Choosing R or Python depends on whether the job emphasizes statistical analysis or engineering tasks, not on any inherent superiority.
Problem solving, not coding alone, is the core competency of a data scientist and applies across any programming language.
Key personal traits—imagination, paranoia, obsession, customer focus, time awareness, collaboration, and documentation—separate effective data scientists from suboptimal ones.
AI should be used as a risk‑aware glue for correct or good‑enough tasks, as illustrated by the Kai Squares platform’s automated survey and reporting features.

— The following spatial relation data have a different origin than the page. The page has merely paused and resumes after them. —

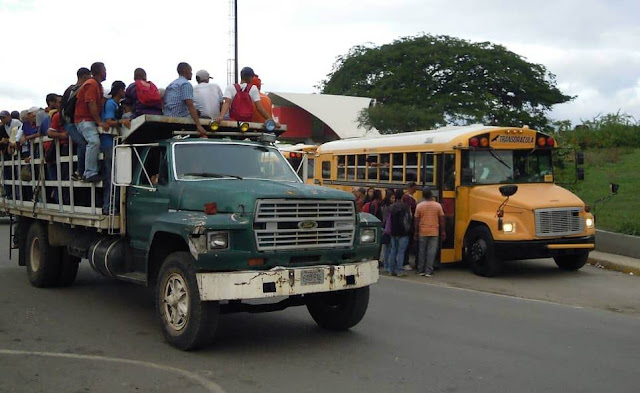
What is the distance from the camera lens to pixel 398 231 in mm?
13398

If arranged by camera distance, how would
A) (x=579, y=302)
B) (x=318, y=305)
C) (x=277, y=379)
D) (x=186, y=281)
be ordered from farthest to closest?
(x=579, y=302) → (x=318, y=305) → (x=186, y=281) → (x=277, y=379)

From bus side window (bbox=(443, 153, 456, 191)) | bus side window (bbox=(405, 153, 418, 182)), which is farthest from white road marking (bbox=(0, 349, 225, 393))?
bus side window (bbox=(405, 153, 418, 182))

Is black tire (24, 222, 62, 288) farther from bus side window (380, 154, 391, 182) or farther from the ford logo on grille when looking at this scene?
bus side window (380, 154, 391, 182)

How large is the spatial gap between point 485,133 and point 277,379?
8705 mm

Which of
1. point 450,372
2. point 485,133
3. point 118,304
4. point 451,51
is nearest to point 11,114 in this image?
point 118,304

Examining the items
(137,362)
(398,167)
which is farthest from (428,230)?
(137,362)

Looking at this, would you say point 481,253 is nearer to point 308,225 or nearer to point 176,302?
point 308,225

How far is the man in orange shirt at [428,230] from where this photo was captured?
521 inches

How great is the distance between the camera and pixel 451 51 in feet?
148

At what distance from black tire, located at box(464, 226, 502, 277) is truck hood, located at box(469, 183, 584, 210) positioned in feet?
2.06

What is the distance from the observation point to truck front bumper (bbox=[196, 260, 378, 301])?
6801 mm

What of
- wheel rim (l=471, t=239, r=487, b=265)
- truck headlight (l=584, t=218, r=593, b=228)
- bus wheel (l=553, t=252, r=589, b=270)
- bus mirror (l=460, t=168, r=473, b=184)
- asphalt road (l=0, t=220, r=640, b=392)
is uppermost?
bus mirror (l=460, t=168, r=473, b=184)

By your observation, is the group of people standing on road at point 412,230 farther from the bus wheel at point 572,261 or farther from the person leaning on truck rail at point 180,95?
the person leaning on truck rail at point 180,95

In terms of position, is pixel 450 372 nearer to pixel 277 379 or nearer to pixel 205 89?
pixel 277 379
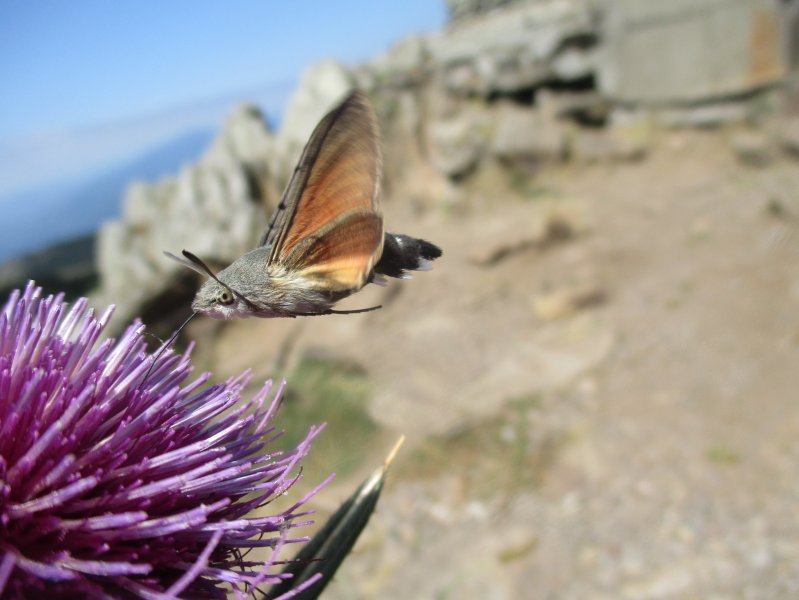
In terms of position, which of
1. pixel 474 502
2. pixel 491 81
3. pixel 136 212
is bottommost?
pixel 474 502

Frequently Asked Questions

Who is Chisquares on YouTube?

Chisquares is a YouTube channel that publishes videos on a range of topics. Browse more summaries from this channel below.

Does this page include the full transcript of the video?

Yes, the full transcript for this video is available on this page. Click 'Show transcript' in the sidebar to read it.

Helpful resources related to this video

If you want to practice or explore the concepts discussed in the video, these commonly used tools may help.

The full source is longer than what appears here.